Session 6: Molecular Dynamics and a simple Phase Transition
The objective behind this program was investigate molecular dynamics and in particular the gas-solid phase transition in a simple system. The model system was simply N classical particles that interact with each other according to the Lennard-Jones potential, i.e. the force has the form (α r^-6 - β r^-12)*(x,y) where α,β are constants. The two terms in the potential represent van-der-Waals attraction and Pauli repulsion (i.e. overlap between filled orbitals), respectively. There is also a constant gravitational force on each particle (discussed below). To simulate the system the equations of motion according to Newtonian dynamics are integrated using an adaptive Runge-Kutta-Fehlberg method. For a given stepsize the derivative is evaluated at six points. One linear combination of derivatives then gives a result that is correct to fifth order and another one correct to fourth order. By comparing the two we can determine how accurate the step at this stepsize was and decrease or increase the stepsize as necessary in order to maintain constant relative error eps. (For further details about the method see Press et al., Numerical Recipes in C, 2nd ed., chapter 16)

The walls are simulated in a relatively ad-hoc fashion by evaluating a collision with a wall using the one-dimensional elastic collision equations, with a second particle of mass 1/MU (compile-time parameter) times the mass of a molecule and velocity |T*u| perpendicular to the wall, where T is the temperature (a parameter in an arbitrary unit that can be adjusted at runtime) and u is a normal deviate. This mechanism seems to adjust the temperature reasonably well, by pressing 'x' the mean molecular speed can be printed and it's found to be proportional to temperature (roughly times a factor of sqrt(2) or so).

By adjusting the temperature behaviour (which can be done at runtime using the '1'/'2' keys, the parameter is displayed in the window title), a phase transition can clearly be observed around temperature 0.02-0.04. Below this temperature almost all the molecules stick together to form a hexagonal lattice, whereas above they spread out to fill all space. (The sole purpose of the gravity term mentioned above is to make the transition easier to observe with a small number of particles, which significantly reduces computational effort and allows real-time observation) Of course, even in the solid state, there is still considerable movement at finite temperature as the lattice vibrates; in fact lattice vibrations (phonons) can be seen rather nicely in the horizontal direction. Another observation is that the top layer is relatively volatile, with a relatively large amount of motion, possibly corresponding to the real-life phenomena of evaporation and surface melting. There also seems to be intermediate range of temperatures where they are clustered together near the top, but not exactly in any type of lattice; this could represent a liquid phase or simply a very dense gas that's strongly affected by gravity. One important point with this simulation is that the very small number of molecules and the relatively large value of gravity means that predictions from it have to be taken with a grain of salt and it is always not obvious what real-life behaviour, if any, observations from the simulation correspond to. It would be nice to have some quantitative evidence of the apparent phase transition but that is also made difficult by the small number of particles.

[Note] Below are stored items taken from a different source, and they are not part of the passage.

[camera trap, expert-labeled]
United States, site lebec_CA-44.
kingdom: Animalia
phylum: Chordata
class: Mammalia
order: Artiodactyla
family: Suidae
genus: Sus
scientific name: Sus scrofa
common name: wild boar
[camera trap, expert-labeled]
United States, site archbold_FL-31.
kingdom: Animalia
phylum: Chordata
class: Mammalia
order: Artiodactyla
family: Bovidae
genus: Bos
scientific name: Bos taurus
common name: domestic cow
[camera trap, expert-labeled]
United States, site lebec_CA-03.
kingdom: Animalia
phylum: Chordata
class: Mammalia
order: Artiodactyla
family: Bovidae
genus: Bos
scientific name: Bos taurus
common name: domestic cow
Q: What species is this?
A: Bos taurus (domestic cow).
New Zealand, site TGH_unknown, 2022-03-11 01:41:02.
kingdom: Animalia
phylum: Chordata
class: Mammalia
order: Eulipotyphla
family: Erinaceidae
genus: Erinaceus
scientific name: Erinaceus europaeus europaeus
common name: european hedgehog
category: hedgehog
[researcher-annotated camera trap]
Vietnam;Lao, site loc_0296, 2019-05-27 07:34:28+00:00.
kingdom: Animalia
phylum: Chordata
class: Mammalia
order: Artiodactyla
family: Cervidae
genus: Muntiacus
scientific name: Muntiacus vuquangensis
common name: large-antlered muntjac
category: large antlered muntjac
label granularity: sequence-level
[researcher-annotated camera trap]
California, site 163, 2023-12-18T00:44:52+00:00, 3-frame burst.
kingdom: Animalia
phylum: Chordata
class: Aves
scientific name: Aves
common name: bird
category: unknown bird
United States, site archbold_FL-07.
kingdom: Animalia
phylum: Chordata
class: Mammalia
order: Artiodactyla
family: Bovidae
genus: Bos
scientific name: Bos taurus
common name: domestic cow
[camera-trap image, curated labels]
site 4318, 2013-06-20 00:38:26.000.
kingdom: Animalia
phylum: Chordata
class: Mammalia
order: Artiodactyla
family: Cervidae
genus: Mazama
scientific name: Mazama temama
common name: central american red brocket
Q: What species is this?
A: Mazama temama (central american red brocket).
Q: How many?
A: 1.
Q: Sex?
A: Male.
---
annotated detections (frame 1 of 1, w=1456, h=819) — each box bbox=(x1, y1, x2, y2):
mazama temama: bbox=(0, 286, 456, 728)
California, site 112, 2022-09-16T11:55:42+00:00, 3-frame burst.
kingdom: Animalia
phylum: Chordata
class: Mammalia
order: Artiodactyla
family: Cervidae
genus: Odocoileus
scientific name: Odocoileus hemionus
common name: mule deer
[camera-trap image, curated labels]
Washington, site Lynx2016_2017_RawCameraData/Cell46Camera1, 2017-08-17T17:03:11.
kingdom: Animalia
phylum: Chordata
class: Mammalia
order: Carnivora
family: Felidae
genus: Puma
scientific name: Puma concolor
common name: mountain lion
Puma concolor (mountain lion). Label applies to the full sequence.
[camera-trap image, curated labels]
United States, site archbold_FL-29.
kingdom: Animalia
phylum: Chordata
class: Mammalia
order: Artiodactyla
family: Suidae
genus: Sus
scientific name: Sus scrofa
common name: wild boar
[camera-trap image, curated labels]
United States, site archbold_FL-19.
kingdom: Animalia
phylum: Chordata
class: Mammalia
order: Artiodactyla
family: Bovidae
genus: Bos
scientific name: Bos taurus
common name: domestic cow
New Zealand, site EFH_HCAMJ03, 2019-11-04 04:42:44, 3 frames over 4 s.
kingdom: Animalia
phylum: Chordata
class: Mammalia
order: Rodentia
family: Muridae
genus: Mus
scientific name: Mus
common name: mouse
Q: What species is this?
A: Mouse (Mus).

For display it simply plots the current positions on a bit-mapped screen. By also storing the current frame number in a second array each frame can erase the pixels set 50 frames earlier to give a very nice "snake" effect, somewhat similar to a trace in a cloud chamber An improved version of this program might offer an option to output some kind of animation, to relax the requirement of real-time computation.